- _CHALLENGE A_: Copy a passage from the uniform-distribution thread word for word. Begin at the words that have "For example: if" and stop after "Is this right?".
- _CHALLENGE B_: In the uniform-distribution thread, what mean does the answer compute for the continuous case over the interval [1,6]?
- _CHALLENGE C_: In the first paragraph of the uniform-distribution thread, list the three terms that are joined by slashes.

- _PROVIDED PASSAGE_:
## START

I believe a continuous uniform distribution over an interval $[a,b]$ to be the probability distribution describing an equally likely chance for any outcome on $[a,b]$. Other than by mathematical definition, how can I see that the avg/mean/expected value is $\frac{a+b}{2}$? Isn't the mean an indicator of likelihood? Or is it just that 'expected value' is poor terminology for the uniform distribution?
For example: if I had a probability distribution shaped like an upward parabola (over a relatively large interval, where the vertex was a the center of the distribution, then the mean would be dead center of the interval but a very inaccurate indicator of what value you could expect to see during an experiment. Is this right?
I'm looking for some intuition here, because it doesn't make sense to me that some process can be completely random yet have an average value, especially when I think of an extremely large $|b-a|$.
Best Answer
Let's take the example of rolling a die. This has a uniform distribution over the discrete set $\{1,2,3,4,5,6\}$. The mean then is the average value (not the most frequent value) you expect to get over many rolls:
$$\frac{1+2+3+4+5+6}{6} = \frac{21}{6} = \frac{7}{2} = 3.5$$
You never roll a $3.5$, but it is the "expected value".
Moving to the analogous continuous case over the interval $[1,6]$, we have the mean as
$$\frac{1+6}{2} = \frac{7}{2} = 3.5$$

## END

- _STORED DATA_:

## START

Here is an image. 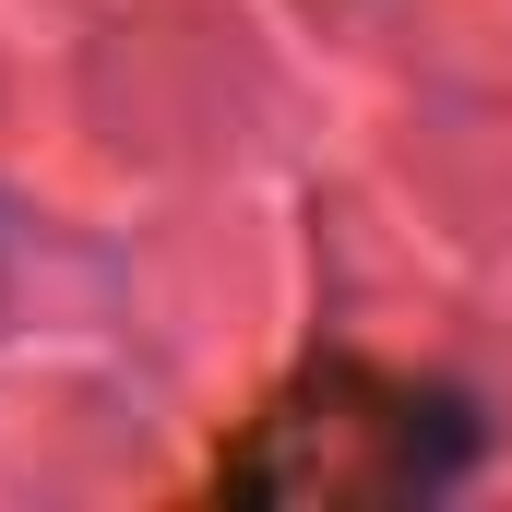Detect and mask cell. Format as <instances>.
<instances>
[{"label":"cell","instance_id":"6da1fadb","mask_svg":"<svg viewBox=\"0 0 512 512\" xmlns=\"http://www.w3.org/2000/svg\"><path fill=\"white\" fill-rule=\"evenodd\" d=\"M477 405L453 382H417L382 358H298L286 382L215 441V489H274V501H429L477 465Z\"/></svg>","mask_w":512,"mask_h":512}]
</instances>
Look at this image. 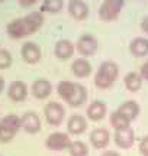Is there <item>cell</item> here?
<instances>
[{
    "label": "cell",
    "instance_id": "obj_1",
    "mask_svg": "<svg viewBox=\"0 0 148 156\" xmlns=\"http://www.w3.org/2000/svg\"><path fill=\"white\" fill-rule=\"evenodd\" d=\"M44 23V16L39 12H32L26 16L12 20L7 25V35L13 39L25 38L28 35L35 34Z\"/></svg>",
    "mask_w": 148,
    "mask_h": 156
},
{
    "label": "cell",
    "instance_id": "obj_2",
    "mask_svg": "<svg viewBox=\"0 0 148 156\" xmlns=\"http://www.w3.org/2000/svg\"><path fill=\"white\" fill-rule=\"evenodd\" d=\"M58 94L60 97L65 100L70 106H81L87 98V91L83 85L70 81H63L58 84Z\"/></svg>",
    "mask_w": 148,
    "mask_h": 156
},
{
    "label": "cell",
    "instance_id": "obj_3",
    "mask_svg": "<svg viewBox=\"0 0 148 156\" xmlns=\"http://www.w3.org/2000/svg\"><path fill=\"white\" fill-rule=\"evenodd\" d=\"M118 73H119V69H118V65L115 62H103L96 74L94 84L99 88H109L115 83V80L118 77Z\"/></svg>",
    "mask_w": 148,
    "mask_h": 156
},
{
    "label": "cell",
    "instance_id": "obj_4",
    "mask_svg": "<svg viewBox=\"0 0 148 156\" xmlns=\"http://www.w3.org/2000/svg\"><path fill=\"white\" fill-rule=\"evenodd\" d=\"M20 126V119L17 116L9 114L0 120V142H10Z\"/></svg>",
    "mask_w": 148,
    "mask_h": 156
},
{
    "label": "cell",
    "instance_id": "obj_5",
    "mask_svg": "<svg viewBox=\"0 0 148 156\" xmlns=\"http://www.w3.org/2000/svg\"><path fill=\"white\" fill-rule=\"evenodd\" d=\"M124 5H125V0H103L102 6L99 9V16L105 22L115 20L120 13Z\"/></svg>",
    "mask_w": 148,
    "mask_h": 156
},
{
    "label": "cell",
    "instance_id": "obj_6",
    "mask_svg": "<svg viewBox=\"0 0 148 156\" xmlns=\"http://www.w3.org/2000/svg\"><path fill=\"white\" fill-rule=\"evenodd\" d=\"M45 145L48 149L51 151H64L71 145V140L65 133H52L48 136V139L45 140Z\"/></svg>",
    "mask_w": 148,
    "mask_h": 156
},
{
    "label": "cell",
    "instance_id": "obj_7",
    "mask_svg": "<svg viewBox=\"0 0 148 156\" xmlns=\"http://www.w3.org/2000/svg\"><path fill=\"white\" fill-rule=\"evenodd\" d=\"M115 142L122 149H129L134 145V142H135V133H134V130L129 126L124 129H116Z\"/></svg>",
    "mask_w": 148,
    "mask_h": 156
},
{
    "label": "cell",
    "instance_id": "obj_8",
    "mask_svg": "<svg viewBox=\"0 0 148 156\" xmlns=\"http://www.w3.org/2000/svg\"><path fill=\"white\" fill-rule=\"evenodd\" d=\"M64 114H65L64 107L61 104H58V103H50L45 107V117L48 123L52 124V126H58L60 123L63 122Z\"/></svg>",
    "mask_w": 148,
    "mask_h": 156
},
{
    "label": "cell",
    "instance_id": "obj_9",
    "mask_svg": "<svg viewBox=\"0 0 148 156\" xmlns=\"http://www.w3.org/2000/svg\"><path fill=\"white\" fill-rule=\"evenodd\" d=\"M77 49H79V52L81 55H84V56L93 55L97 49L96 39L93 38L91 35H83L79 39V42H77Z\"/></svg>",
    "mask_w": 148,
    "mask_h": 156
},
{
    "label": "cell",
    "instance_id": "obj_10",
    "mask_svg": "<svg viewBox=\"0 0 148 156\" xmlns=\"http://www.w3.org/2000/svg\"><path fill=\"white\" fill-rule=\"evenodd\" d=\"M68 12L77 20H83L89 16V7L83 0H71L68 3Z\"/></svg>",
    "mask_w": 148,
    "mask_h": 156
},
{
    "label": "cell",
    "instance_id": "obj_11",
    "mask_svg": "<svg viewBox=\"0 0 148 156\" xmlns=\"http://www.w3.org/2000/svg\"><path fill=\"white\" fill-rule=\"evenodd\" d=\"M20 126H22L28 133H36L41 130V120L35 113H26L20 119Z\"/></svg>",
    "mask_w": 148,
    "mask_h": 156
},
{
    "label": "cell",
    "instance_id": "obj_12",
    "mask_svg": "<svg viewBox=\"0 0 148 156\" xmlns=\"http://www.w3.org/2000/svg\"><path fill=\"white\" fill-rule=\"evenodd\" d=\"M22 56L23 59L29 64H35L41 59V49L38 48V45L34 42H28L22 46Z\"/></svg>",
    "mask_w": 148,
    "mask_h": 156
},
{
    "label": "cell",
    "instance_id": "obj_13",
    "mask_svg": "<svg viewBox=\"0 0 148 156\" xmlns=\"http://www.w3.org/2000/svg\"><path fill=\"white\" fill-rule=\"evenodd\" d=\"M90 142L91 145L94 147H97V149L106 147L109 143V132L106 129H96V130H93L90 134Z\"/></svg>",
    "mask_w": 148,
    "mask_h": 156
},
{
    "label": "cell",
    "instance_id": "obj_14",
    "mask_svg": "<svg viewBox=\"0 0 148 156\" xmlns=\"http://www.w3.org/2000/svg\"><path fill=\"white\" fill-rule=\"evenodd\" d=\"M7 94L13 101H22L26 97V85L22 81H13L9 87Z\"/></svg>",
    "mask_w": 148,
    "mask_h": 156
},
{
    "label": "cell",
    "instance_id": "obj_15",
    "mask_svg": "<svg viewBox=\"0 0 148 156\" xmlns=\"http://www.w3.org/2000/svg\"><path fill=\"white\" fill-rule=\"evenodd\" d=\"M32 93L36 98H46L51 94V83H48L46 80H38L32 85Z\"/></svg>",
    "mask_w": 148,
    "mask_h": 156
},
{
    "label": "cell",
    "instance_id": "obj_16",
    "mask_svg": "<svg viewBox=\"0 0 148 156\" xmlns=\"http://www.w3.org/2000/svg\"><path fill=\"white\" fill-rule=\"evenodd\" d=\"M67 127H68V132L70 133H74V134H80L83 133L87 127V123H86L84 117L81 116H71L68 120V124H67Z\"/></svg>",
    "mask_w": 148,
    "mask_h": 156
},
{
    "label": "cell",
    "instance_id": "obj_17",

## END

- _TASK RESULT A_:
For example: if I had a probability distribution shaped like an upward parabola (over a relatively large interval, where the vertex was a the center of the distribution, then the mean would be dead center of the interval but a very inaccurate indicator of what value you could expect to see during an experiment. Is this right?

- _TASK RESULT B_: 3.5

- _TASK RESULT C_: avg, mean, expected value